In our experience over a significant sample size (on -110 average bets), 53% will keep the lights on, 54% is a good target, 55% is an excellent handicapper, 56%+ is world class. The key is to understand that going in and not set yourself up with unrealistic expectations. For perspective, we are hitting 53.6% (561 bet sample size) at average odds of -108 (51.9% break even). That 1.7% edge has produced a very respectable 4.5% ROI for our members. These are not unrealistic numbers that cannot be maintained. In fact, we think some progression could even be expected.

** Side note: If your handicapper (or your own handicapping) puts you on bets that average to -115 (1.87), your break-even is now 53.5%, -130 (1.77) 56.5%. Beware of the handicapper giving out these type of plays on average as winning percentage can look great. ROI (Return on Investment) is the best way to truly neutralize the average bet prices and unit staking per bet. We will do a full analysis on this in a future blog.

Concept 2: Draw-down

Now that we understand what a realistic long-term winning percentage is, it takes us into the second critical concept, the draw-down. The simple fact is that even profitable handicappers have bad stretches... many of them!

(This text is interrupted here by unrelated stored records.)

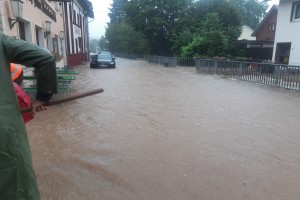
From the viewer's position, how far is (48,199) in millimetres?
3234

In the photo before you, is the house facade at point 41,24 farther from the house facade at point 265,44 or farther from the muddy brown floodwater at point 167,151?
the house facade at point 265,44

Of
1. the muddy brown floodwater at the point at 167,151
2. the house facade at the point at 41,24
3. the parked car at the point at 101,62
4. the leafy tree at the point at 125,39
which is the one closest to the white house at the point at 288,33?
the muddy brown floodwater at the point at 167,151

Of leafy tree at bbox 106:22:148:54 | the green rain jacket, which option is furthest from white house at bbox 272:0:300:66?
leafy tree at bbox 106:22:148:54

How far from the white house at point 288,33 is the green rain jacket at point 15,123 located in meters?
18.1

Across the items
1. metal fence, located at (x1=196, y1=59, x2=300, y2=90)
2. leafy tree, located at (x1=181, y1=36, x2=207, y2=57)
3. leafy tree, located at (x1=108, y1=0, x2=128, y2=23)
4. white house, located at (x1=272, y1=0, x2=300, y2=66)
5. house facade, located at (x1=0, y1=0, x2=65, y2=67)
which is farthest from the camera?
leafy tree, located at (x1=108, y1=0, x2=128, y2=23)

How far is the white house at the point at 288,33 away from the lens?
1756 centimetres

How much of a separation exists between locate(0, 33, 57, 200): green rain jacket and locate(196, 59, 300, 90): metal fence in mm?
11363

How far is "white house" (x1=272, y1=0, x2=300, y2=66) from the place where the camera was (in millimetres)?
17562

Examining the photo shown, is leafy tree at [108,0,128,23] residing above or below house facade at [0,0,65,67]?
above

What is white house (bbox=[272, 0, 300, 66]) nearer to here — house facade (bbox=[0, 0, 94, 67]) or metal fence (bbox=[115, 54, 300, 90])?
metal fence (bbox=[115, 54, 300, 90])

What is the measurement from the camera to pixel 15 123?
1.59m

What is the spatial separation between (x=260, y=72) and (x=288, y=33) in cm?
664

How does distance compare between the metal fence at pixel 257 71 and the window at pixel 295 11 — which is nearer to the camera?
the metal fence at pixel 257 71

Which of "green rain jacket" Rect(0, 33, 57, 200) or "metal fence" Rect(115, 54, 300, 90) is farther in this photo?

Let's use our own plays for this example. Let's call ours a 54% win percentage (just to make the breakdown easier), it would be great if that meant for every 50 plays we went 27 - 23 and made a few units of profit. But that's not how it works. This isn't a straight linear progression. Instead we will have some 50 game samples where we go 32 - 18 (or better) and others where we go 22 - 28 (or worse). It still averages out to 54% but it's not a straight line to get to that number. The key is when those poor stretches happen, have you got the bankroll to be around for the next profitable stretch?

Here's an actual example: From December 15 - December 28 we made 51 plays. Those plays ended up 19 wins, 30 losses and 2 pushes for a 38.8% win percentage. Horrible stretch where we lost almost 13 units, but it happened. That's the draw-down. It's real and you need to be prepared for it. Despite that members are up nearly 30 units of profit! That's because progression to the average (or mean) will always come for good handicappers, but if you go broke on the draw-down, you won't be around to see it.

Far too often we see people making wagers that are far too big a percentage of their bankroll. Could you survive a 13 unit or even a 20 unit draw-down? If the answer is no, you need to rethink your unit size. Here's a chart I have created that has served me quite well.

*This chart assumes you are in bankroll building mode, trying to get to larger unit sizes over time. Also assumes fairly high betting volume, but you can adjust for your personal needs.

This might seem overly conservative, but if you're a high volume bettor across multiple sports, we think it's very appropriate. You can modify to fit your needs but do not start with less than 50 units in your bankroll. That's an absolute!

The other key thing we've learned is to set your reset dates in advance. This way you are not adjusting your bet sizes during a draw-down or a hot stretch. We can't stress this enough. In this example, we evaluate our betting unit size at the start of each quarter.

By following good bankroll strategy, you'll be in the minority among sports bettors... but you'll be around for the long-haul when others go broke or continue to make deposits!